Transcribe the records below line by line, exactly as they read.

Data records
== Segment start ==

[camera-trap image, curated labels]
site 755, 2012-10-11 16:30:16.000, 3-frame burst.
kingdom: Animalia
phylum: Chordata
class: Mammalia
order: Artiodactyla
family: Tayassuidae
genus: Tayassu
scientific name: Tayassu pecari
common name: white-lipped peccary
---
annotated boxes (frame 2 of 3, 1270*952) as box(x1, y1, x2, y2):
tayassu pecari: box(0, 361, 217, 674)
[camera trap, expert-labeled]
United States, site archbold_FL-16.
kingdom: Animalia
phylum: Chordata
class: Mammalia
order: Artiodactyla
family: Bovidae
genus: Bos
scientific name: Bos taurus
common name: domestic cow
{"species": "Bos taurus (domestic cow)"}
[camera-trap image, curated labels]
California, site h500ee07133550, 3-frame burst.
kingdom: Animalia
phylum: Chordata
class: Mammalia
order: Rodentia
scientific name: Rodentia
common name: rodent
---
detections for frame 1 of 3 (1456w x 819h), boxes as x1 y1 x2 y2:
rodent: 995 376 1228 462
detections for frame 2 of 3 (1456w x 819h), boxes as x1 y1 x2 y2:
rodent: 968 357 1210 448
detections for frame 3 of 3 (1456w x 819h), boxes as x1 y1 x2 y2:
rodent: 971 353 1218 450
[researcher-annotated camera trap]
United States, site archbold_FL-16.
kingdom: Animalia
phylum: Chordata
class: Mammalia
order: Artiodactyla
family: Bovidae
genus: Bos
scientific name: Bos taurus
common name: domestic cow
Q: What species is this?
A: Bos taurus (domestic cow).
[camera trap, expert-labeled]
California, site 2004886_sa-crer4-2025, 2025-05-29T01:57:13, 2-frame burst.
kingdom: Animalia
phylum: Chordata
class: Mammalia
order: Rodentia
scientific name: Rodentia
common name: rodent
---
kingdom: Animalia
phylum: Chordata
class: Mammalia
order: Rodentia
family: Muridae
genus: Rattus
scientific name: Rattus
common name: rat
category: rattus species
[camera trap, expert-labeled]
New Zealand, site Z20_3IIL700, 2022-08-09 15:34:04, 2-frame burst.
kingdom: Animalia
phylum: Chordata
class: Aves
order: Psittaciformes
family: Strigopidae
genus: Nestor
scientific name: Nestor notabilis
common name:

== Segment end ==

Written answer
[camera-trap image, curated labels]
site 755, 2012-10-11 16:30:16.000, 3-frame burst.
kingdom: Animalia
phylum: Chordata
class: Mammalia
order: Artiodactyla
family: Tayassuidae
genus: Tayassu
scientific name: Tayassu pecari
common name: white-lipped peccary
---
annotated boxes (frame 2 of 3, 1270*952) as box(x1, y1, x2, y2):
tayassu pecari: box(0, 361, 217, 674)
[camera trap, expert-labeled]
United States, site archbold_FL-16.
kingdom: Animalia
phylum: Chordata
class: Mammalia
order: Artiodactyla
family: Bovidae
genus: Bos
scientific name: Bos taurus
common name: domestic cow
{"species": "Bos taurus (domestic cow)"}
[camera-trap image, curated labels]
California, site h500ee07133550, 3-frame burst.
kingdom: Animalia
phylum: Chordata
class: Mammalia
order: Rodentia
scientific name: Rodentia
common name: rodent
---
detections for frame 1 of 3 (1456w x 819h), boxes as x1 y1 x2 y2:
rodent: 995 376 1228 462
detections for frame 2 of 3 (1456w x 819h), boxes as x1 y1 x2 y2:
rodent: 968 357 1210 448
detections for frame 3 of 3 (1456w x 819h), boxes as x1 y1 x2 y2:
rodent: 971 353 1218 450
[researcher-annotated camera trap]
United States, site archbold_FL-16.
kingdom: Animalia
phylum: Chordata
class: Mammalia
order: Artiodactyla
family: Bovidae
genus: Bos
scientific name: Bos taurus
common name: domestic cow
Q: What species is this?
A: Bos taurus (domestic cow).
[camera trap, expert-labeled]
California, site 2004886_sa-crer4-2025, 2025-05-29T01:57:13, 2-frame burst.
kingdom: Animalia
phylum: Chordata
class: Mammalia
order: Rodentia
scientific name: Rodentia
common name: rodent
---
kingdom: Animalia
phylum: Chordata
class: Mammalia
order: Rodentia
family: Muridae
genus: Rattus
scientific name: Rattus
common name: rat
category: rattus species
[camera trap, expert-labeled]
New Zealand, site Z20_3IIL700, 2022-08-09 15:34:04, 2-frame burst.
kingdom: Animalia
phylum: Chordata
class: Aves
order: Psittaciformes
family: Strigopidae
genus: Nestor
scientific name: Nestor notabilis
common name:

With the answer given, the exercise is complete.